Task goal
Take the line that holds "От небето! Младоженец" and every line after it to the end of the entries, and repeat them exactly without the pictures.

(Records from a collection)
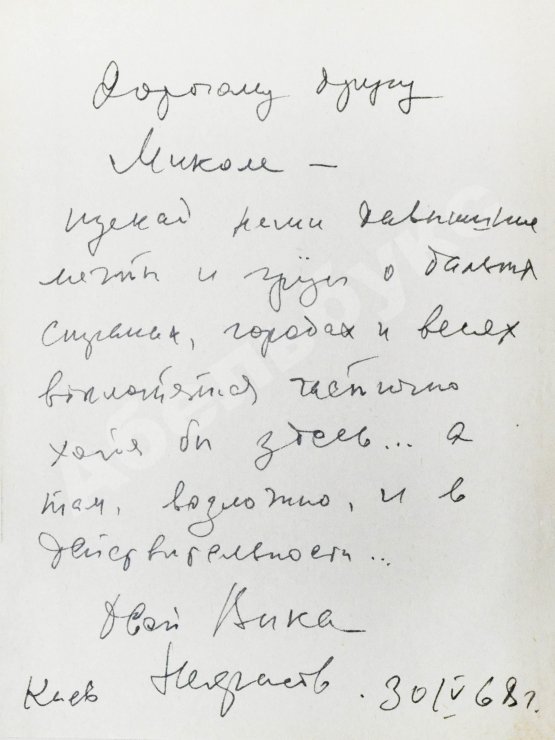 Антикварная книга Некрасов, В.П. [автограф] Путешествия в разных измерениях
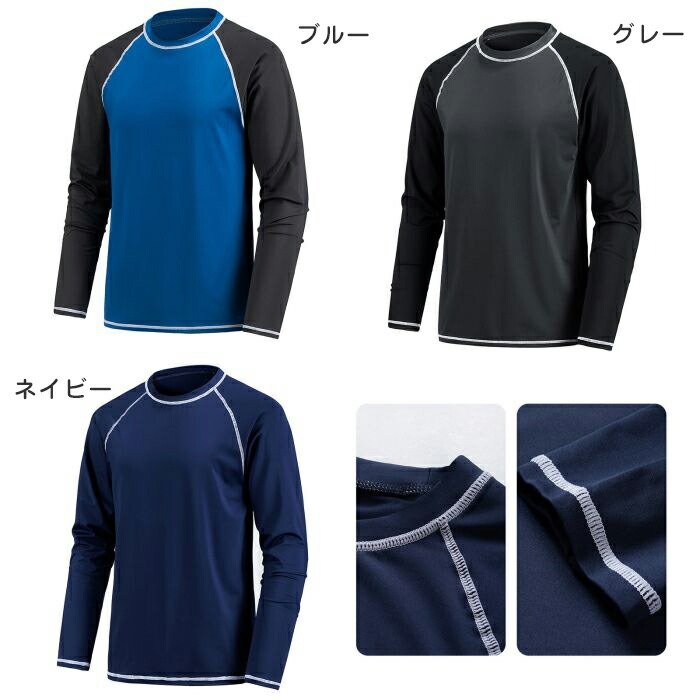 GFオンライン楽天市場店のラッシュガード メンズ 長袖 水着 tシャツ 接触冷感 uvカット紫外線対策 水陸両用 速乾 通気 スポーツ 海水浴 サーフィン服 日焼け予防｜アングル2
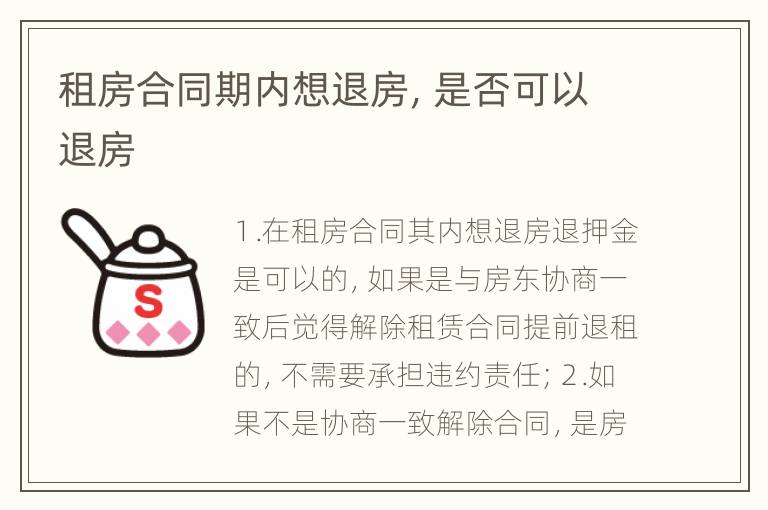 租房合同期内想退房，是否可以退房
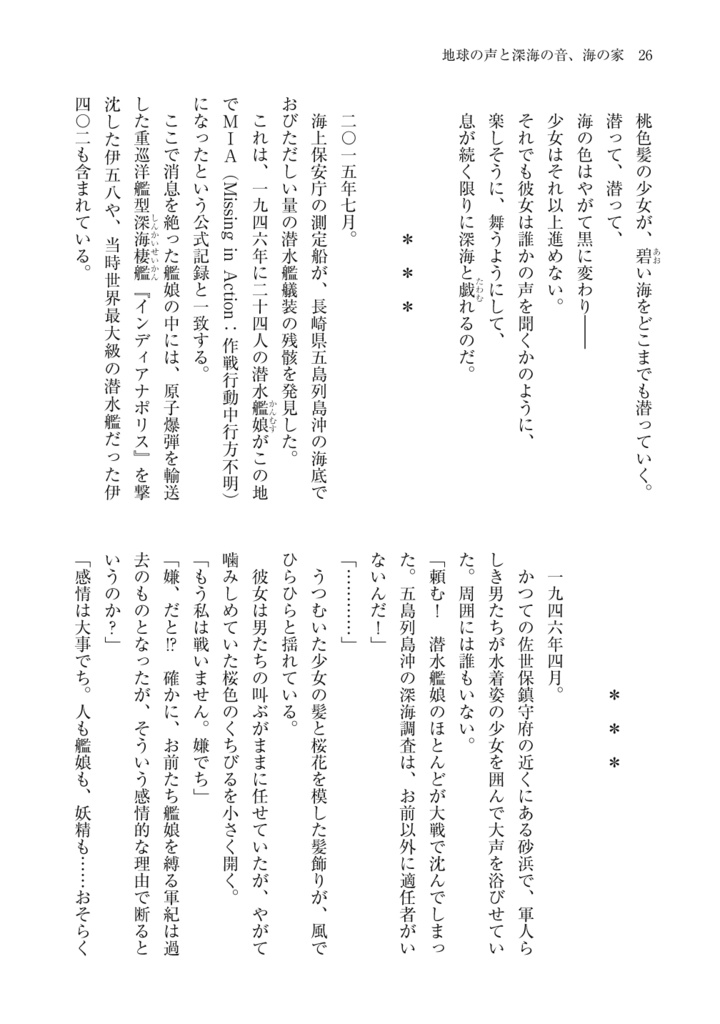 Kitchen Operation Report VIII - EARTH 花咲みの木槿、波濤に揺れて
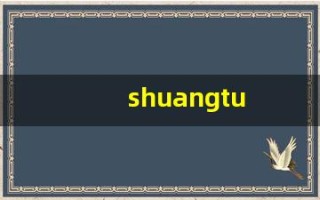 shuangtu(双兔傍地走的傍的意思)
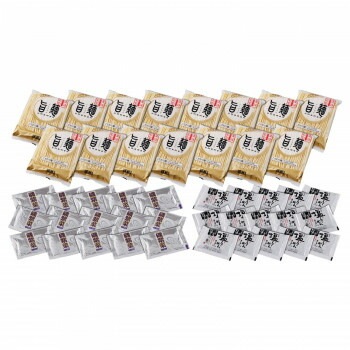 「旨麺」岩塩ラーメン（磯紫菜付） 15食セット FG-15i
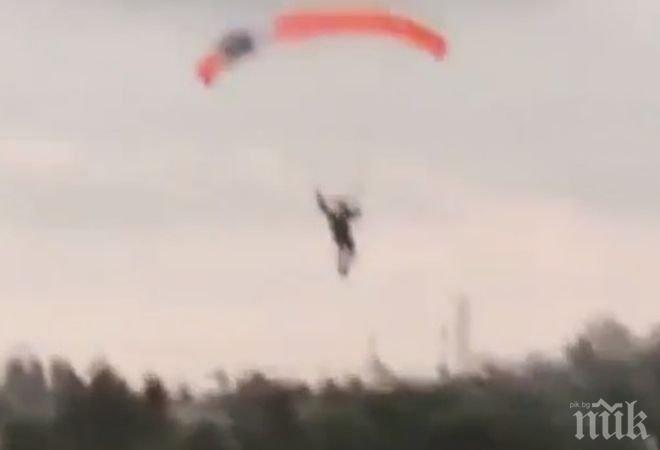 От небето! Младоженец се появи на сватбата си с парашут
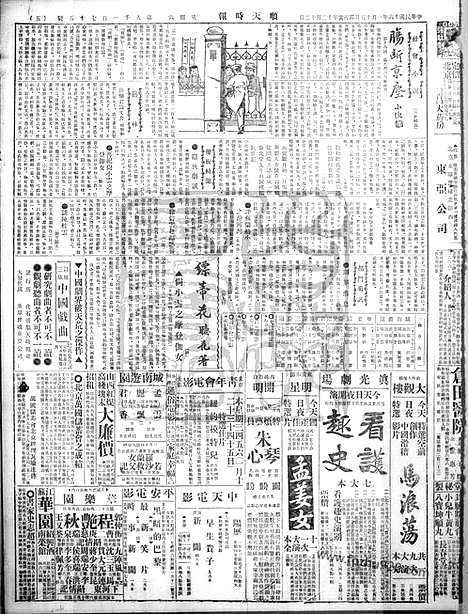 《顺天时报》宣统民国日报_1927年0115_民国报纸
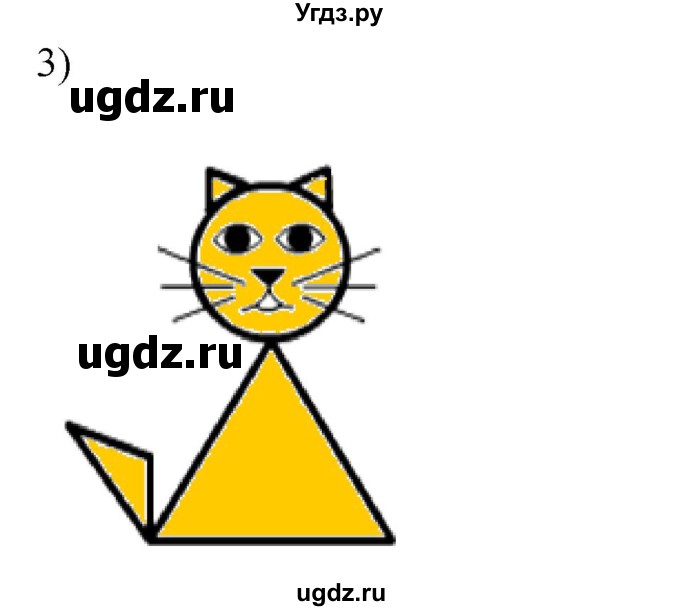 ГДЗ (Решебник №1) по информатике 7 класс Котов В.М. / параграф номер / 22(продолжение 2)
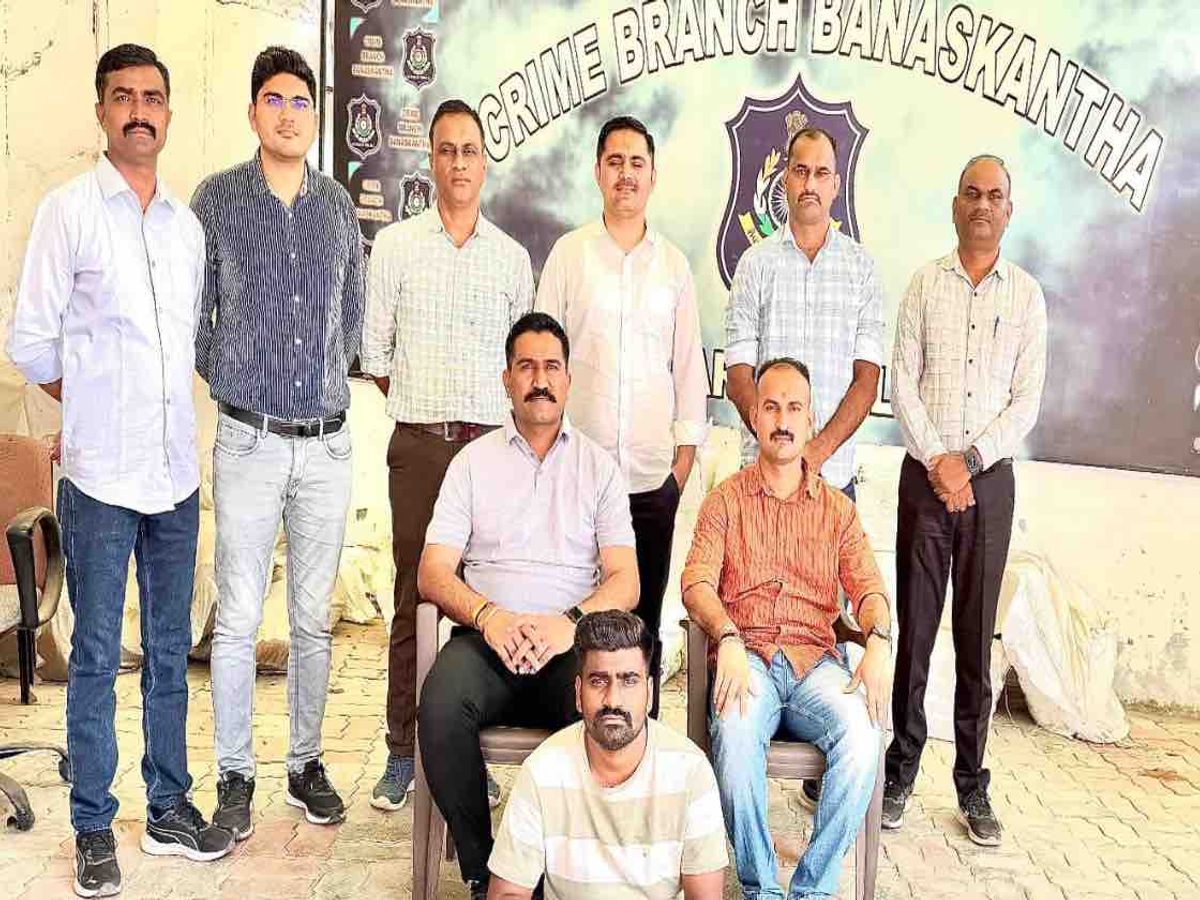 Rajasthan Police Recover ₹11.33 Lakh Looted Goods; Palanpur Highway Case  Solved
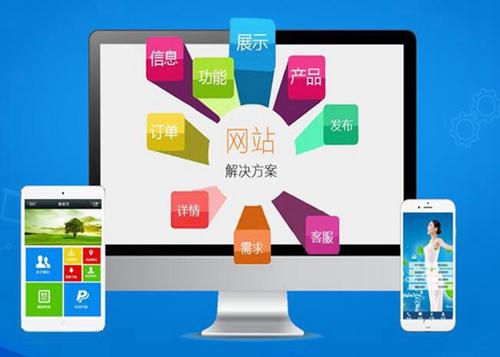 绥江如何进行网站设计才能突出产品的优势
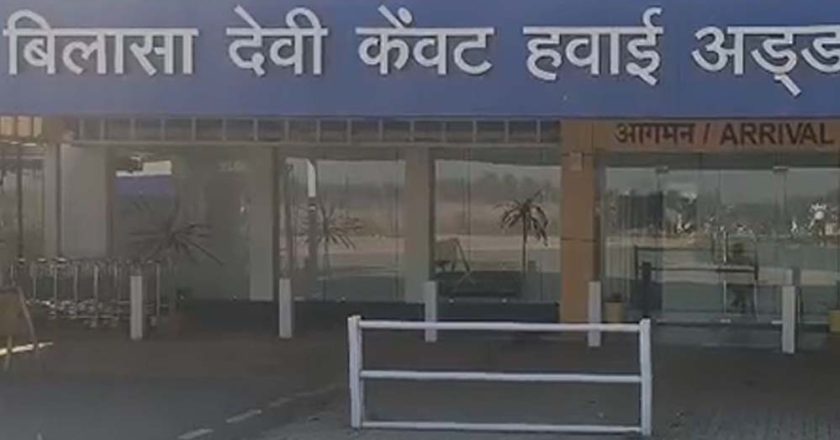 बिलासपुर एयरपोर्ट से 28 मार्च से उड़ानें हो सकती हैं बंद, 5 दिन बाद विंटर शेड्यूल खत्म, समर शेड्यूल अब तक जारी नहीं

Answer space
 От небето! Младоженец се появи на сватбата си с парашут
 《顺天时报》宣统民国日报_1927年0115_民国报纸
 ГДЗ (Решебник №1) по информатике 7 класс Котов В.М. / параграф номер / 22(продолжение 2)
 Rajasthan Police Recover ₹11.33 Lakh Looted Goods; Palanpur Highway Case  Solved
 绥江如何进行网站设计才能突出产品的优势
 बिलासपुर एयरपोर्ट से 28 मार्च से उड़ानें हो सकती हैं बंद, 5 दिन बाद विंटर शेड्यूल खत्म, समर शेड्यूल अब तक जारी नहीं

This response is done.